## Task goal:
From the thread on a FreeBSD webcam server, print everything from "Your location of" down to "Crivens (May 12, 2018)" word for word.

## Selected extract:
▼▼▼

# The Poor Man Online Webcam Server using FreeBSD ;)



## Spartrekus (May 12, 2018)

Title: The Poor Man Online Webcam Server using FreeBSD 
Goal: How to run a Webcam using apache2 http on Freebsd?
Installation time: 15 min
Difficulty: Low


!= What to do first?
Buy a raspberry, install FreeBSD
https://wiki.freebsd.org/FreeBSD/arm/Raspberry Pi
Bring into crontab a way to make it reachable from the net.
Here a cool DynDNS alternative: https://freedns.afraid.org/
wget will make sure that the url of your webcam is available.

!= Get the scripts for the webcam
Recommended webcam here would be a tpilink. 
A tpilink is cheap and of excellent quality. It runs Linux, and tplink gives you access to your webcam 
Tpilink is really Free Mind and they do not lock you like Android, MS,...
https://github.com/spartrekus/raspberry-webcam-webstreamer
It may of course work with any other webcam with different settings.

!= Webcam on Apache
(1) Install apache2 on FreeBSD (or alternatively Linux if you haven't other choice). (2) Install "screen". (3) Run the bash within screen, and make sure to check permissions for wget to operate. (3) On any browser, you can see the page.html which will be refreshed each 5 seconds.

Your location of web server is /var/www/html/...

!= Webpage
The html file page.html will be refreshed every 5 seconds.

Done in 15 minutes.


----------



## Crivens (May 12, 2018)

I vote for you formatting it a bit more and then it goes to the howto section.


----------



## Spartrekus (May 12, 2018)

I should do it indeed.
I used unimark format but forums use bbcode.
https://github.com/spartrekus/mrk2html

I am not so sure if my post is sufficiently detailed to fit into howto.


----------



## Lamia (May 12, 2018)

Thanks Spartrekus for the outline.
If you can provide the granular details, that would be appreciated. 

Webcam access is one of the features I am exploring here - https://forums.freebsd.org/threads/access-usd-drive-on-another-pc-as-dev-cuau0.65779/

I know that my choice package has its way of doing it though. Your idea needs to be evaluated, since I am looking for a custom solution.


----------



## Lamia (May 12, 2018)

Lamia said:


> Thanks Spartrekus for the outline.
> If you can provide the granular details, that would be appreciated.
> 
> Webcam access is one of the features I am exploring here - https://forums.freebsd.org/threads/access-usd-drive-on-another-pc-as-dev-cuau0.65779/
> ...



Your git URL says it all. You need not rewrite it unless you have some new thoughts to add.


----------



## kpedersen (May 12, 2018)

I developed this a while ago for a local museum so people could log into model tanks and stream data from the cameras.
https://github.com/osen/tstream
You might find it useful.

It uses opencv to get data from the webcam but then uses nothing more than normal websockets to host and stream on a web page. It uses websockets so that a stream connection can be set up and can get a good framerate over a decent connection.

Basically no dependencies other than opencv and it compiles to a single executable so you don't need to run a separate web server etc..


----------

▲▲▲

## Extracted data:

▼▼▼

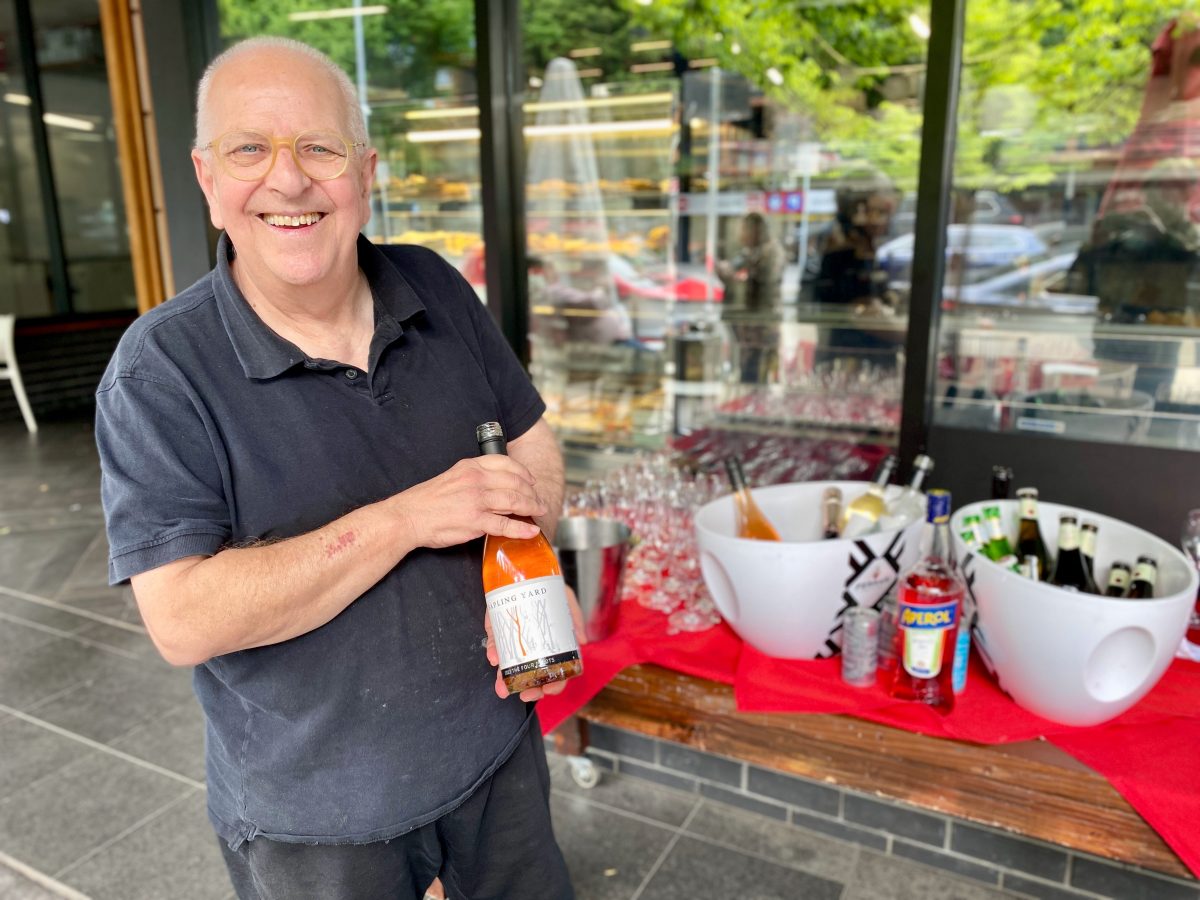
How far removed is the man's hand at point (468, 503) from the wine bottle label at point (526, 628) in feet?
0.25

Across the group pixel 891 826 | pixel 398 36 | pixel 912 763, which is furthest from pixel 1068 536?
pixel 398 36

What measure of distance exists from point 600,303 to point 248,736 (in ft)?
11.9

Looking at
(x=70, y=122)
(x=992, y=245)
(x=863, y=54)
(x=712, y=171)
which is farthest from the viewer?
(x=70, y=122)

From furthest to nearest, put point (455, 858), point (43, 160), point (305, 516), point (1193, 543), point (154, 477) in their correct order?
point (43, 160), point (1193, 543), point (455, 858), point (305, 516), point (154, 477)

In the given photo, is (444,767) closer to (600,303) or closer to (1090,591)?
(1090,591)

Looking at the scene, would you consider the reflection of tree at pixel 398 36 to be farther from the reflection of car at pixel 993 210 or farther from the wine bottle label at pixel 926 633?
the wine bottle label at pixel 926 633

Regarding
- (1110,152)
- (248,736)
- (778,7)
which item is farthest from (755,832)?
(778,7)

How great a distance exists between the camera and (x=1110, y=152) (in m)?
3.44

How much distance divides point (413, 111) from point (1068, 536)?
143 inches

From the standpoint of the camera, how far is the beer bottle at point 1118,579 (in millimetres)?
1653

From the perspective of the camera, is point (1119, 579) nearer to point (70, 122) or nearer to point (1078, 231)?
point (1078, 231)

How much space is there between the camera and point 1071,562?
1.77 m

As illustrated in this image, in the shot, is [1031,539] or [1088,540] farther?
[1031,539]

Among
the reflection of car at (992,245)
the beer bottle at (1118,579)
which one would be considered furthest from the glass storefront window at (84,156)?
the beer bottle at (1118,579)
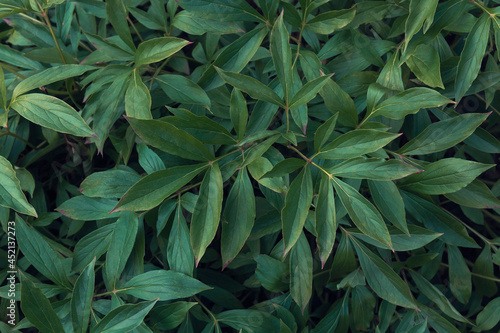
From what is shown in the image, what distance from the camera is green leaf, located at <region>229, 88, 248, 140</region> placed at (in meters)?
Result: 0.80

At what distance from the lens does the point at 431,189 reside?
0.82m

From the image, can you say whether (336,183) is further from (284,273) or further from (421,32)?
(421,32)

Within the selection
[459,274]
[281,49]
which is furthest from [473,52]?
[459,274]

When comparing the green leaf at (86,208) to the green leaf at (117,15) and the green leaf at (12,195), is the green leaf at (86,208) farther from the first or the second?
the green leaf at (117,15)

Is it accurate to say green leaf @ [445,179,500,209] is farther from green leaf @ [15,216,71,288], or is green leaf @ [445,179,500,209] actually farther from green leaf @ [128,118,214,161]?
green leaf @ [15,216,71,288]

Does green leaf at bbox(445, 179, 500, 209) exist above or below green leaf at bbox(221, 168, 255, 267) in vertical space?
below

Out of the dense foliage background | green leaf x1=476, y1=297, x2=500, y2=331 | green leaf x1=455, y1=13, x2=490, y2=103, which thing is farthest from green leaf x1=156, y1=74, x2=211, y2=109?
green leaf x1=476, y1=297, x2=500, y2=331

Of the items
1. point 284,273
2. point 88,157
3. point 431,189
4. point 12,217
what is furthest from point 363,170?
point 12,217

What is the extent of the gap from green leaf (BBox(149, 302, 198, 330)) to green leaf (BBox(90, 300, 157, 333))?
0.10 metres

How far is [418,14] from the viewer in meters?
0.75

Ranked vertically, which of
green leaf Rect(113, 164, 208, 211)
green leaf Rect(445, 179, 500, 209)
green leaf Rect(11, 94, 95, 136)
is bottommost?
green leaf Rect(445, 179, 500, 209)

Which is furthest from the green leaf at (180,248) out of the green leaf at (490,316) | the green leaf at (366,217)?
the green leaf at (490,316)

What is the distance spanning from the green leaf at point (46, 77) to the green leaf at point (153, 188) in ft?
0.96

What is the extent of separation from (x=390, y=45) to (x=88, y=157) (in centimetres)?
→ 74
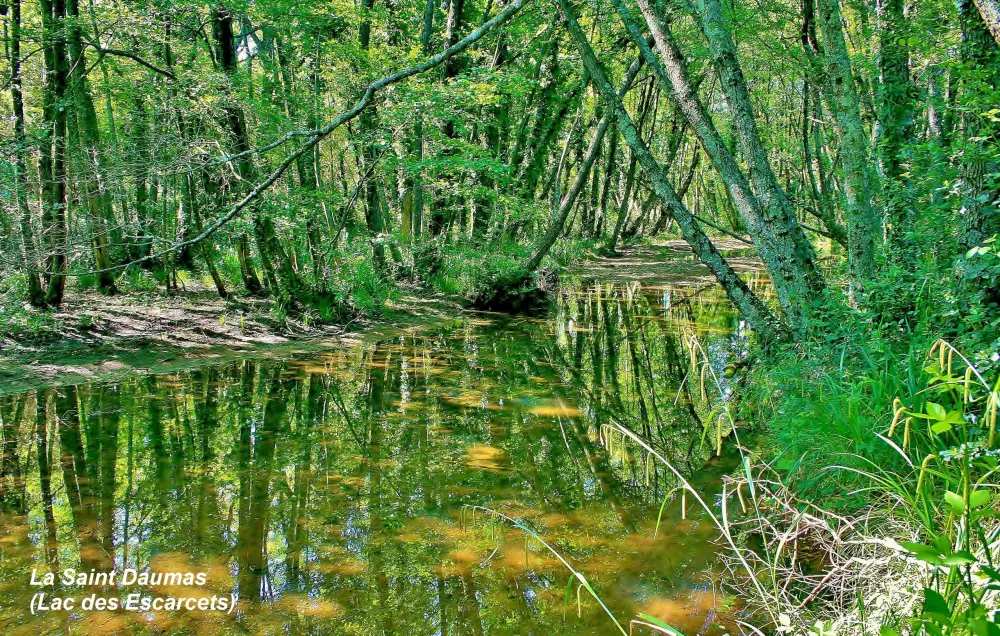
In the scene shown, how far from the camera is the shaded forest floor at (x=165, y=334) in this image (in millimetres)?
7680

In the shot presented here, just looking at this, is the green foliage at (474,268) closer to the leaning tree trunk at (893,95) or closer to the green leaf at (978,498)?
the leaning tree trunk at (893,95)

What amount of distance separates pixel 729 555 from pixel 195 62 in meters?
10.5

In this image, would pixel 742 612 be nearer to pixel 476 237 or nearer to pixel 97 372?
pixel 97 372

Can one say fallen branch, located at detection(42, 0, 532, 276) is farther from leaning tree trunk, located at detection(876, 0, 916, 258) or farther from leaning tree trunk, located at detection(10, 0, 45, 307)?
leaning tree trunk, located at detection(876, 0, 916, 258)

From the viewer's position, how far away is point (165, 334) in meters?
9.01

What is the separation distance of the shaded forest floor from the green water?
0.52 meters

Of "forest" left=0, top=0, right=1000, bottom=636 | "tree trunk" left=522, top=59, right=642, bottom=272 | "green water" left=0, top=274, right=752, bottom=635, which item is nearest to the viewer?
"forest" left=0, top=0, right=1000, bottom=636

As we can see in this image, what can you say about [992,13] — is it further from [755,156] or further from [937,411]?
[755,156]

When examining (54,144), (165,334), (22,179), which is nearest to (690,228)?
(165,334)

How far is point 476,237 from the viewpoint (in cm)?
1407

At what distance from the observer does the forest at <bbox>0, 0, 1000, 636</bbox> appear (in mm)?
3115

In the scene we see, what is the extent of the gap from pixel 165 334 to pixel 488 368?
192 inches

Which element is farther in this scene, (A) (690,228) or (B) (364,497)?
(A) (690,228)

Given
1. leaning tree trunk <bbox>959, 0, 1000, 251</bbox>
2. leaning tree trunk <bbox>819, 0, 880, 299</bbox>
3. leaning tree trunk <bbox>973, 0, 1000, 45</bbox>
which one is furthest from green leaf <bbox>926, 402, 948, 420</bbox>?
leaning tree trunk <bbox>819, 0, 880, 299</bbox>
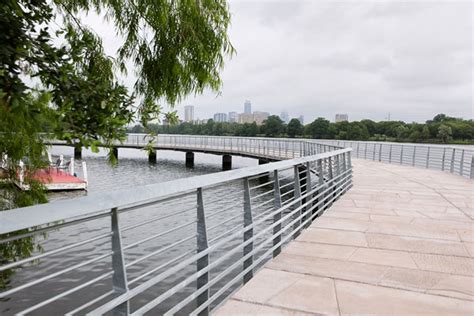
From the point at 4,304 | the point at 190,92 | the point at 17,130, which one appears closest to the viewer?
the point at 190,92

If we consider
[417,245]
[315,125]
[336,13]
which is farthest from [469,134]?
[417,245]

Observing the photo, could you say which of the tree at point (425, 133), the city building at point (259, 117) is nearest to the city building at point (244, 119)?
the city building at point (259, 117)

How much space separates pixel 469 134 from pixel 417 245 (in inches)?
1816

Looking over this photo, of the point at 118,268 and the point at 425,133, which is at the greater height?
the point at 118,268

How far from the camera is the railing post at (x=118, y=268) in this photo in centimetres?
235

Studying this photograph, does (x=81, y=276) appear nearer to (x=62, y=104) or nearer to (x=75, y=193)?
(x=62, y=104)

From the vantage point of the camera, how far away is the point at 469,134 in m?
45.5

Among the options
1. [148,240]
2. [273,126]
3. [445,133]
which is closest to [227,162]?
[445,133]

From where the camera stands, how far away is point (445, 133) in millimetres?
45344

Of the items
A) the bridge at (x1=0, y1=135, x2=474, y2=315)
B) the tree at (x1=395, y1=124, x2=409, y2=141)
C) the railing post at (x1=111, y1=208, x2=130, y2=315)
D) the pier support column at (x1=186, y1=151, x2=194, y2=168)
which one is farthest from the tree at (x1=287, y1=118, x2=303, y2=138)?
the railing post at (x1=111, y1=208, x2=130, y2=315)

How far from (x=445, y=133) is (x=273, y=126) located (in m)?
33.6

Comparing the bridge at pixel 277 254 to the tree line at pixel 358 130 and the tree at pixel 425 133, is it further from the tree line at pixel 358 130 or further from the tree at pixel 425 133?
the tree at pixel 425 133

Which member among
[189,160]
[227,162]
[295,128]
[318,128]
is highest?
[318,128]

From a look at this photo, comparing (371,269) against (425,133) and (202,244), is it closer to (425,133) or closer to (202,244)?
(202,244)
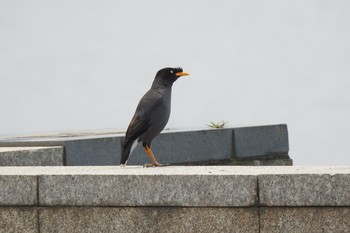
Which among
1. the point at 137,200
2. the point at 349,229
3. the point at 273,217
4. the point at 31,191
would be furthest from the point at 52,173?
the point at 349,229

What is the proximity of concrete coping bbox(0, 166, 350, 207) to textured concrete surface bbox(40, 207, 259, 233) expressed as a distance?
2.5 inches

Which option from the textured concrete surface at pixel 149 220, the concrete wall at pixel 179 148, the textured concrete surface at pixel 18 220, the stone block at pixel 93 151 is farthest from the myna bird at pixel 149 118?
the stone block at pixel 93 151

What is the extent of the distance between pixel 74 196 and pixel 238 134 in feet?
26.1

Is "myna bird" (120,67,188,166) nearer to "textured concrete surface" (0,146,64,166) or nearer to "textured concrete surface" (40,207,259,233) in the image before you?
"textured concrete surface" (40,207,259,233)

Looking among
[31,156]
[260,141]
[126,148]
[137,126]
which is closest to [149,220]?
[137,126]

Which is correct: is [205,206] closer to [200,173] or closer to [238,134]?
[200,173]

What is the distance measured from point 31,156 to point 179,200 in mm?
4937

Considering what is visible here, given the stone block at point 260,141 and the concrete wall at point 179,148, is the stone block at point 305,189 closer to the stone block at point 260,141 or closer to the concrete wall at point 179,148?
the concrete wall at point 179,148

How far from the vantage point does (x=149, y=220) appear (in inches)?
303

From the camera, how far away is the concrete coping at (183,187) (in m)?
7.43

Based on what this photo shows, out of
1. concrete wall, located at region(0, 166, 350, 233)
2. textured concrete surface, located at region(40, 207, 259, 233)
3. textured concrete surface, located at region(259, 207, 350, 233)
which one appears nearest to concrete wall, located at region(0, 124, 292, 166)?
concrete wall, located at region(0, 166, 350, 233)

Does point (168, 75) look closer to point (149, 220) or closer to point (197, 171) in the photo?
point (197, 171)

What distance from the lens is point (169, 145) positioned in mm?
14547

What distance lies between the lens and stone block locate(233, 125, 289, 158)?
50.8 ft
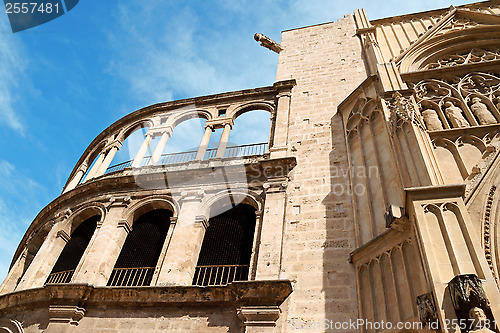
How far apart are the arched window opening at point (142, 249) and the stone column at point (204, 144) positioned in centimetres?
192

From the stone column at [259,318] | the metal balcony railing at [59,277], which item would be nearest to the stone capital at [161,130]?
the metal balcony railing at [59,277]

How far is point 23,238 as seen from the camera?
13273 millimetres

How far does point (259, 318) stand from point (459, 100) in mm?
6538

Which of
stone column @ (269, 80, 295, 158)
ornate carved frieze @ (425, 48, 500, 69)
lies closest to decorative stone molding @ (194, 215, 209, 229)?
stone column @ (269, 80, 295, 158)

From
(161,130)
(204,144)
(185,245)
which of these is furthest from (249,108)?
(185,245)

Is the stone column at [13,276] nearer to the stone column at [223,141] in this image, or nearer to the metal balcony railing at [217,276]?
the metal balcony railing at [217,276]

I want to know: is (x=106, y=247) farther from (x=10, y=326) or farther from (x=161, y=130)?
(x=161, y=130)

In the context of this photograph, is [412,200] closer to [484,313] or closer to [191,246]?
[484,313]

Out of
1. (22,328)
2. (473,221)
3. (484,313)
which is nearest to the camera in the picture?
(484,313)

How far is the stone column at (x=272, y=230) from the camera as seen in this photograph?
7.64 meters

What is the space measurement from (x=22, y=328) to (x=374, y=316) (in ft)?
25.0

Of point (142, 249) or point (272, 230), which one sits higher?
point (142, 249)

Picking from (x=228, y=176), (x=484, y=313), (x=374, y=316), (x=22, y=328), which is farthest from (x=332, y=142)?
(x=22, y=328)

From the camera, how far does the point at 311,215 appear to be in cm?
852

▲▲▲

## Response to this exercise:
Your location of web server is /var/www/html/...

!= Webpage
The html file page.html will be refreshed every 5 seconds.

Done in 15 minutes.


----------



## Crivens (May 12, 2018)